[Start of section]

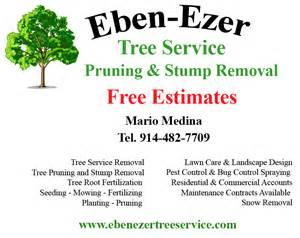 lawn care flyers templates free 4 best images of tree service flyers tree service flyer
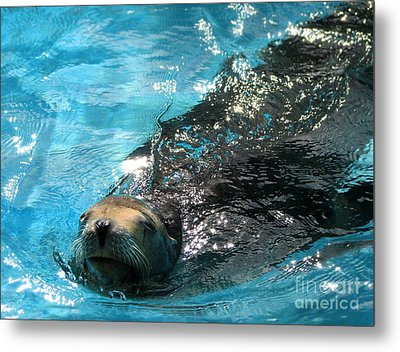 Metal Print featuring the photograph Swimming Sea Lion by Kristine Merc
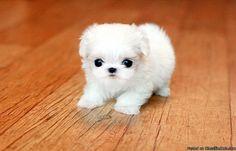 its like the cutest little fur ball. Teacup Maltese, Cutest Dogs, Pomeranian, Cuddle, Cute Animals, Fur, Gray, Friends, Pretty Animals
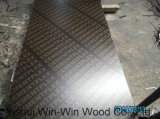 Plywood for Construction Concrete Usage CE Carb SGS Certified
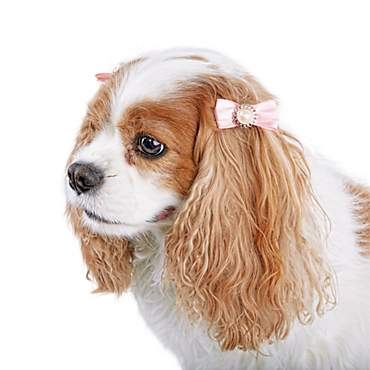 Bond & Co. Bejeweled Bow Hair Accessories for Dogs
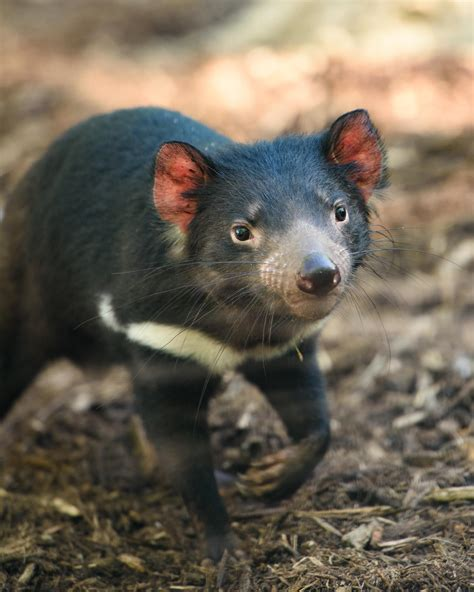 Though tasmanian devils can live anywhere on the island. Tasmanian devils adjust to life in captivity at the St. Louis Zoo | St. Louis Public Radio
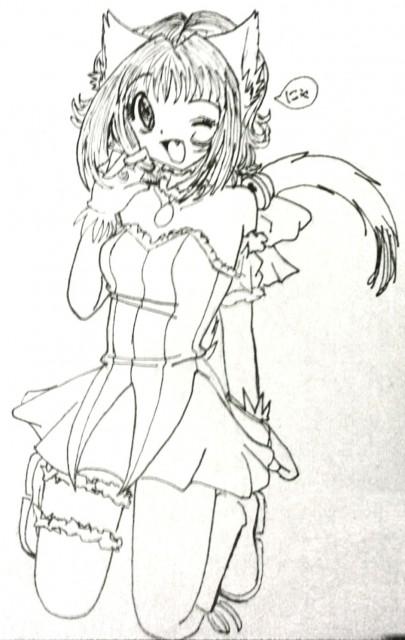 Mia Ikumi, Studio Pierrot, Tokyo Mew Mew, Ichigo Momomiya, Member Art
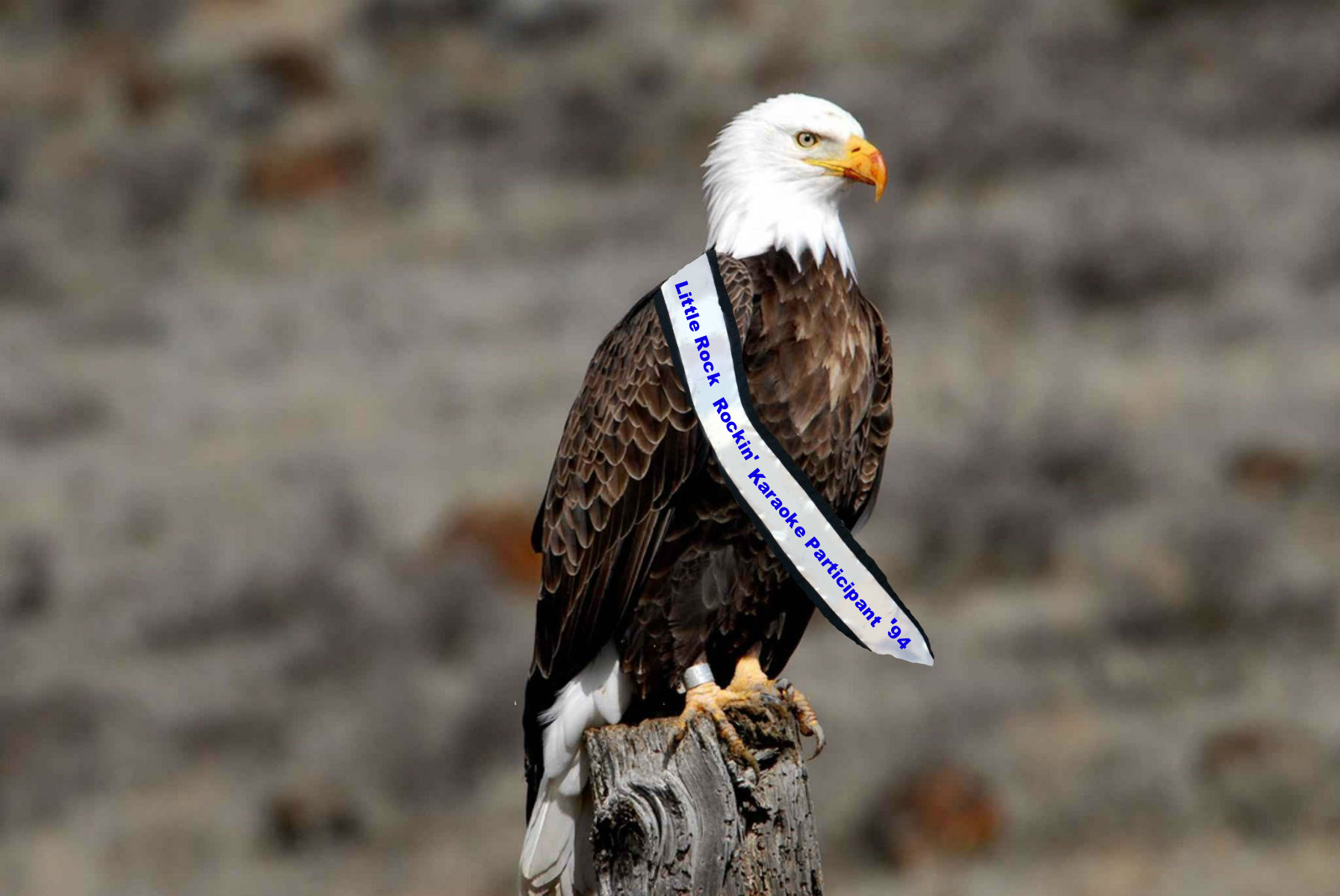 How Did This Bald Eagle Get Snubbed For The ESPN Courage Award ...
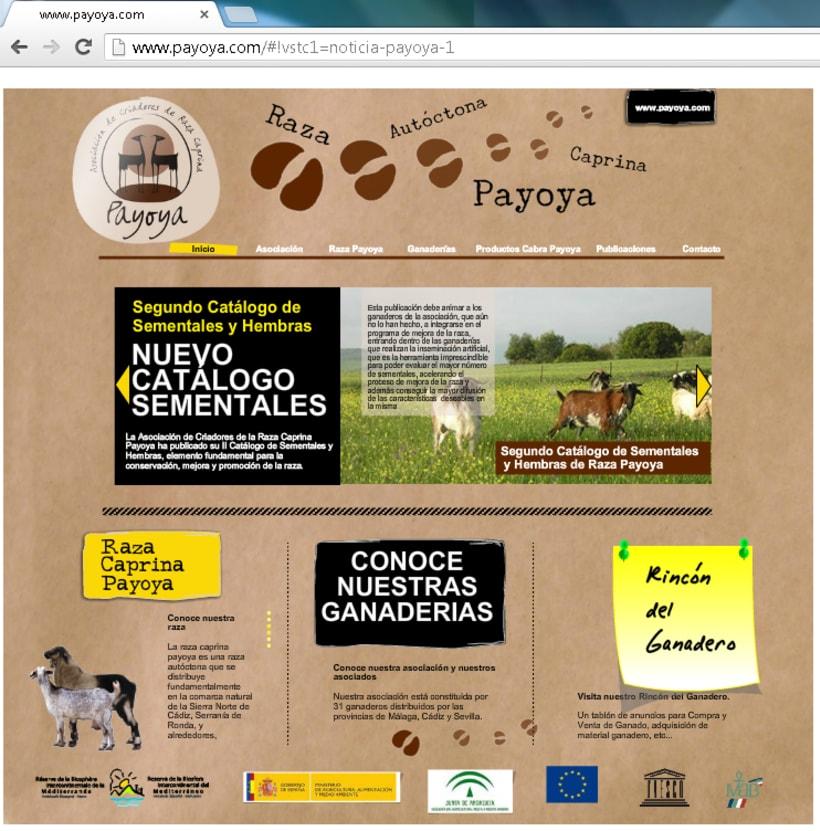 Payoya (Asociación de Criadores de Raza Caprina Payoya) 9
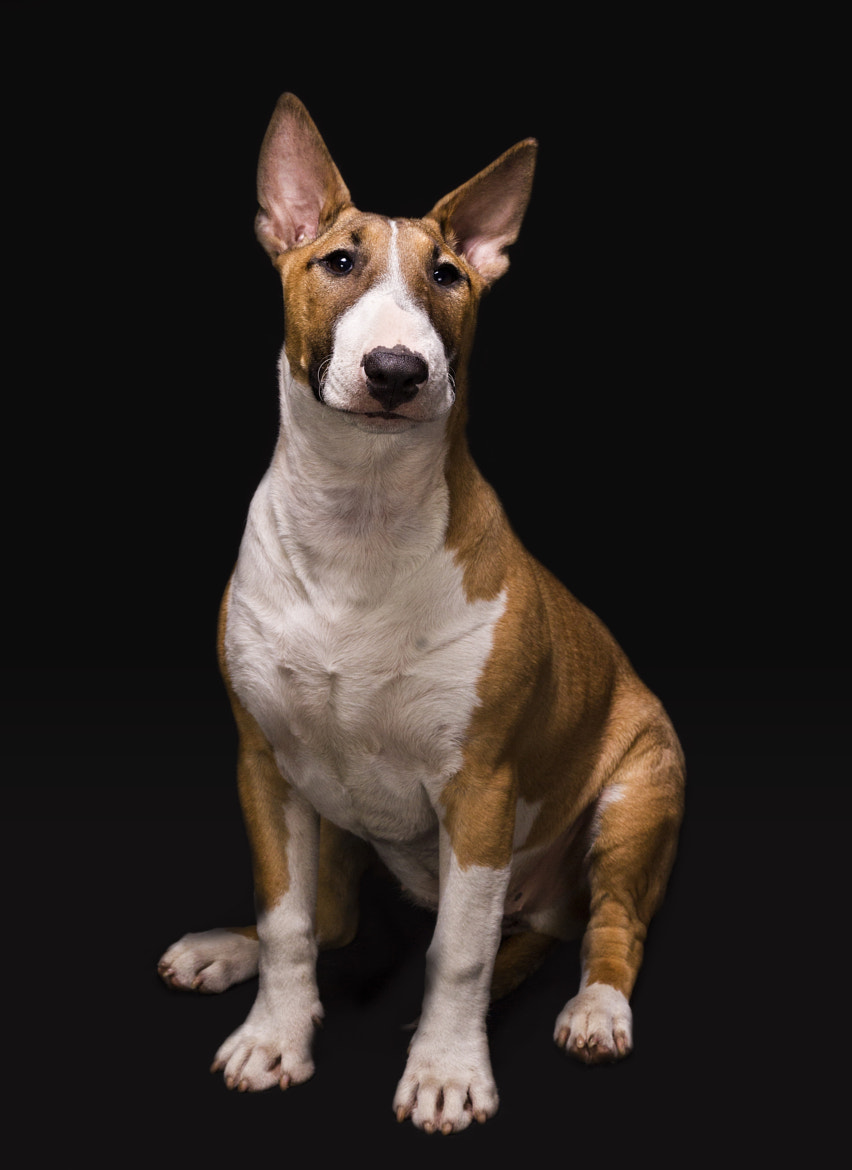 Photograph English bull terrier by Mark Faulkner on 500px
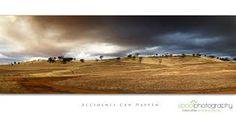 australian farm landscape - Google Search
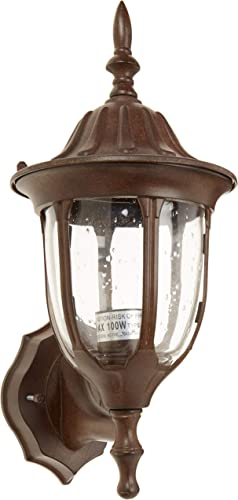 Acclaim 5060BW Suffolk Collection 1-Light Wall Mount Outdoor Fixture, Burled Walnut
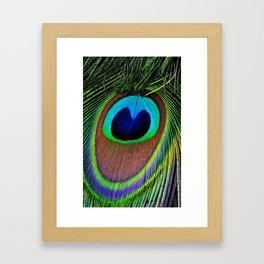 Iridescent Eye Framed Art Print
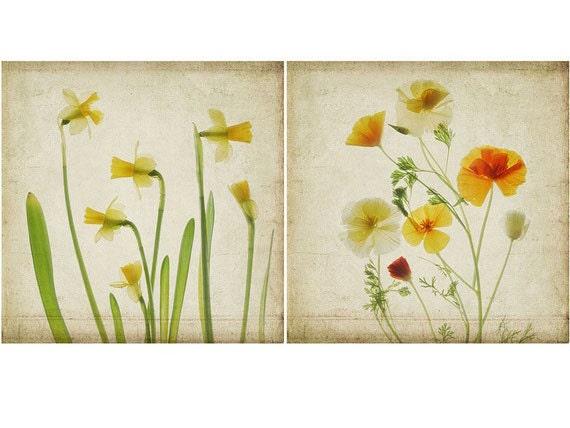 Botanical Print Set Shabby Chic Wall Decor. Daffodil Print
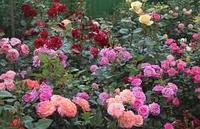 Саженец роза чайно-гибридная ремонтантная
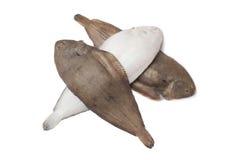 łowi świeżej podeszwy Obraz Stock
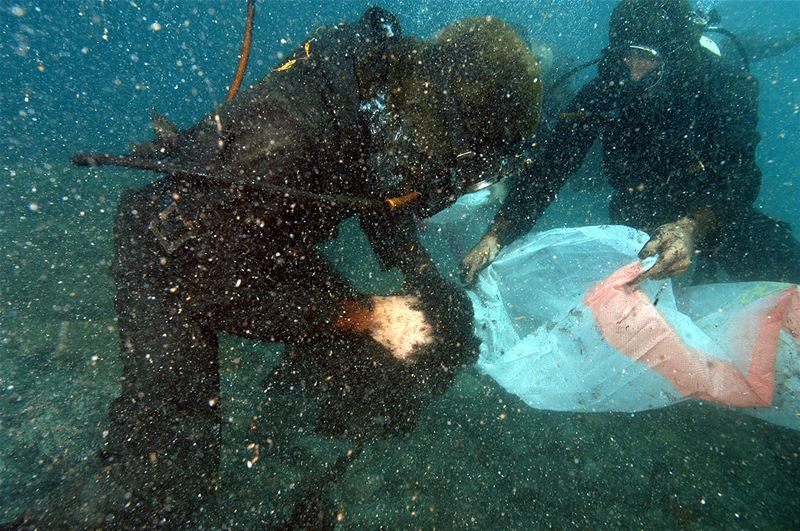 Greenpeace Cleaning the Sea After the War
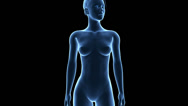 Stock Video Footage of medical animation showing the woman´s stomach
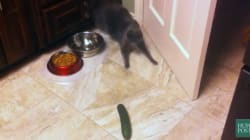 Chat vs concombre, l'ultime compilation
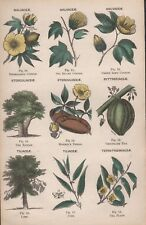 1878 Reino Vegetal-mar isla de algodón, Monkey's Pan, planta de té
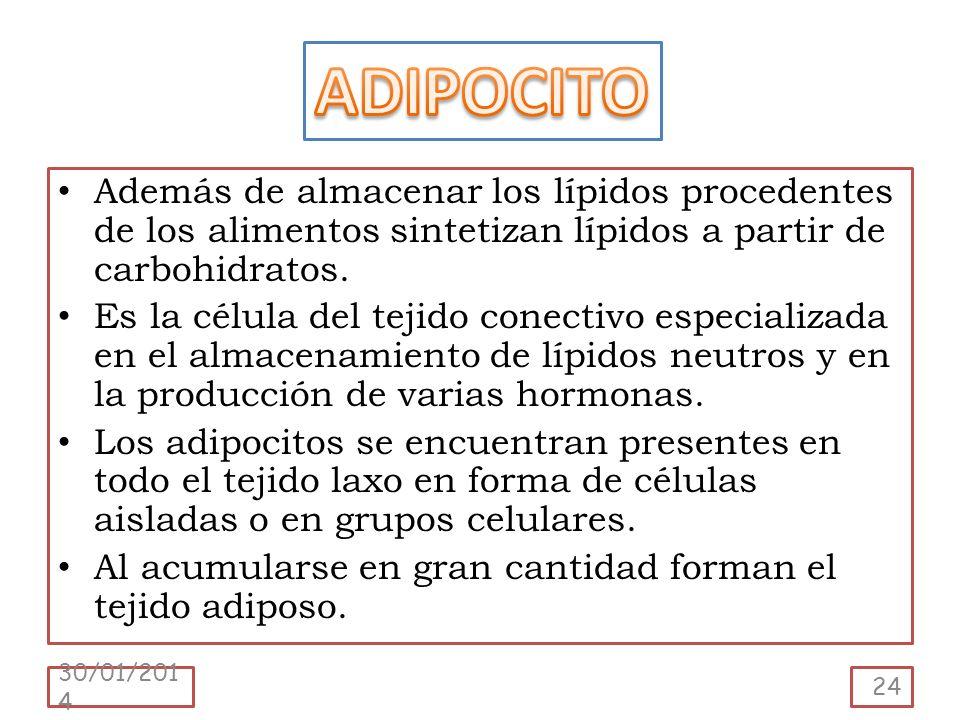 Además de almacenar los lípidos procedentes de los alimentos sintetizan lípidos a partir de carbohidratos. Es la célula del tejido conectivo especiali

[End of section]

[AIM OF THE EXERCISE]
From the first line to the last, write out the data exactly, omitting any pictures.

[COMPLETED TASK]
 lawn care flyers templates free 4 best images of tree service flyers tree service flyer
 Metal Print featuring the photograph Swimming Sea Lion by Kristine Merc
 its like the cutest little fur ball. Teacup Maltese, Cutest Dogs, Pomeranian, Cuddle, Cute Animals, Fur, Gray, Friends, Pretty Animals
 Plywood for Construction Concrete Usage CE Carb SGS Certified
 Bond & Co. Bejeweled Bow Hair Accessories for Dogs
 Though tasmanian devils can live anywhere on the island. Tasmanian devils adjust to life in captivity at the St. Louis Zoo | St. Louis Public Radio
 Mia Ikumi, Studio Pierrot, Tokyo Mew Mew, Ichigo Momomiya, Member Art
 How Did This Bald Eagle Get Snubbed For The ESPN Courage Award ...
 Payoya (Asociación de Criadores de Raza Caprina Payoya) 9
 Photograph English bull terrier by Mark Faulkner on 500px
 australian farm landscape - Google Search
 Acclaim 5060BW Suffolk Collection 1-Light Wall Mount Outdoor Fixture, Burled Walnut
 Iridescent Eye Framed Art Print
 Botanical Print Set Shabby Chic Wall Decor. Daffodil Print
 Саженец роза чайно-гибридная ремонтантная
 łowi świeżej podeszwy Obraz Stock
 Greenpeace Cleaning the Sea After the War
 Stock Video Footage of medical animation showing the woman´s stomach
 Chat vs concombre, l'ultime compilation
 1878 Reino Vegetal-mar isla de algodón, Monkey's Pan, planta de té
 Además de almacenar los lípidos procedentes de los alimentos sintetizan lípidos a partir de carbohidratos. Es la célula del tejido conectivo especiali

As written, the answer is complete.